The harms of alcohol are very real in the United States. According to the Centers for Disease Control, 88,000 deaths a year are attributed to alcohol. About 40 percent of people convicted of a violent crime were inebriated while committing the offense. In nearly half of rape cases, the perpetrator was drinking prior to the assault. Alcohol consumption also increases the odds of victimization — about 40 percent of homicide victims and sexual assault victims were under the influence during the time of their assault.

Perhaps the real difference between alcohol and other drugs is that while binge drinking could be harmful, alcohol is less addictive than other drugs. But that is not true either. The British researchers who studied harm looked at addictiveness in a different study. They found that the likelihood of developing a physical dependence on alcohol is about double the likelihood of developing a dependence on ecstasy.

In general, the vast majority of people who use even the most stigmatizing drugs never develop a use disorder. The majority of those who do will stop to use at some point without any treatment. That makes sense given how prevalent drug use is. According to the most recent National Survey of Drug Use and Health, about half of Americans will use an illicit drug in their lifetime — about 1-in-5 Americans older than 12 used an illicit drug. About 12 percent of Americans between the ages 18 and 25 had used ecstasy.

The term “drug user” has been kidnapped by stigma, but in the most literal sense, America is a nation of drug users. And still, unless it is alcohol, drug use is not a legitimate behavior from a candidate for office.

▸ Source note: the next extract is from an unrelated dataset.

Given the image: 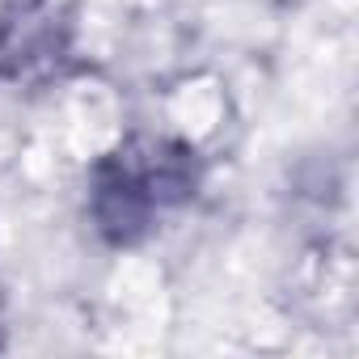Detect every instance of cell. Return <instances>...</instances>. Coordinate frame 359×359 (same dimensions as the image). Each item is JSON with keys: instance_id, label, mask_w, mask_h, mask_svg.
<instances>
[{"instance_id": "6da1fadb", "label": "cell", "mask_w": 359, "mask_h": 359, "mask_svg": "<svg viewBox=\"0 0 359 359\" xmlns=\"http://www.w3.org/2000/svg\"><path fill=\"white\" fill-rule=\"evenodd\" d=\"M51 47H55V18L47 9V0H18L0 22V55L18 64H34Z\"/></svg>"}]
</instances>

Odds are that many people holding elected office use drugs; they are just too scared to admit it about any drug other than alcohol. Given our draconian, arbitrary, and racially motivated drug laws, combined with decades of demonization of drug users as a cartoon image of a “junkie," coming out like MP Faehrmann takes a lot of courage.

If as a society we truly had a problem with drug use, the beer test would have died a long time ago. But given that we are a nation of drug users, perhaps it is time to change the test of folksiness to: Which candidate would you rather use drugs with?